In my case, I suspect hardware - which in fact is what I think might be 
happening to you.

First, what filesystem are you using? You mentioned Ubuntu so I'm going to 
guess ext3?

On Wednesday 18 October 2006 15:16, John Jason Jordan wrote:
> In contrast, I have used NTFS on
> Windows NT/2000 computers since I built my first NT computer in
> October, 1993. NTFS has *never* given me a corrupted filesystem.

That doesn't really mean anything. I have used reiserfs on various laptops, 
servers, and workstations and never experienced corrupted filesystems.

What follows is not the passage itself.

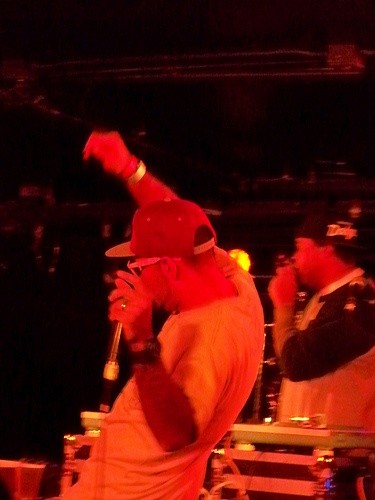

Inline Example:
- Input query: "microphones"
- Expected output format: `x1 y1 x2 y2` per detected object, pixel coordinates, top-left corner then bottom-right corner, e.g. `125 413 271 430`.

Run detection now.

A more pertinent question would be, "Have you used NTFS on this particular 
hardware?"

Anyway, a discussion of NTFS vs ext3 vs reiserfs vs whatever is probably 
off-topic, but I think it's safe to say that from a technology perspective 
they are all, on average, equally good.

>
> A couple months ago, in order to gain better speed, I swapped out the
> original 60 GB hard disk that came with this computer for a new
> ultra-fast 80 GB hard disk. However, the filesystem corruption problems
> continue. In other words, the problem is evidently not in the hard
> disk. It may be in the controller or its driver, however.

A-ha! You might have hit on something there. It might very well be the 
controller. FWIW, a faster hard drive in a laptop is usually more "fragile", 
too. In otherwords, if you experience issues that you suspect are hardware 
related, swapping out for a slower drive is usually better.

> So I am posting this hoping that someone here has a clue what might be
> going on. Has anyone else experienced problems like this? Does anyone
> suspect (as I do) that the missing folders and the filesystem
> corruption are related?

Quite likely they are. Try keeping an eye on your system logs (as root, "tail 
-f /var/log/messages") in a console. See if you can re-create the filesystem 
weirdness (say popping in a CD and browse in a file browser) and check if any 
noise appears in the logs, in particular any errors about fileseek/access 
on /dev/hdc (for example). If you do, it's a good indication of h/w issues... 
(or of course, the CD might be damaged, but I guess that's a h/w issue, too). 
Try using other CDs. Try also doing a "find /" as root - this will list every 
single file on your harddrive and is also a quick-and-dirty way to see if any 
files are sitting on top of bad clusters/nodes/whatever.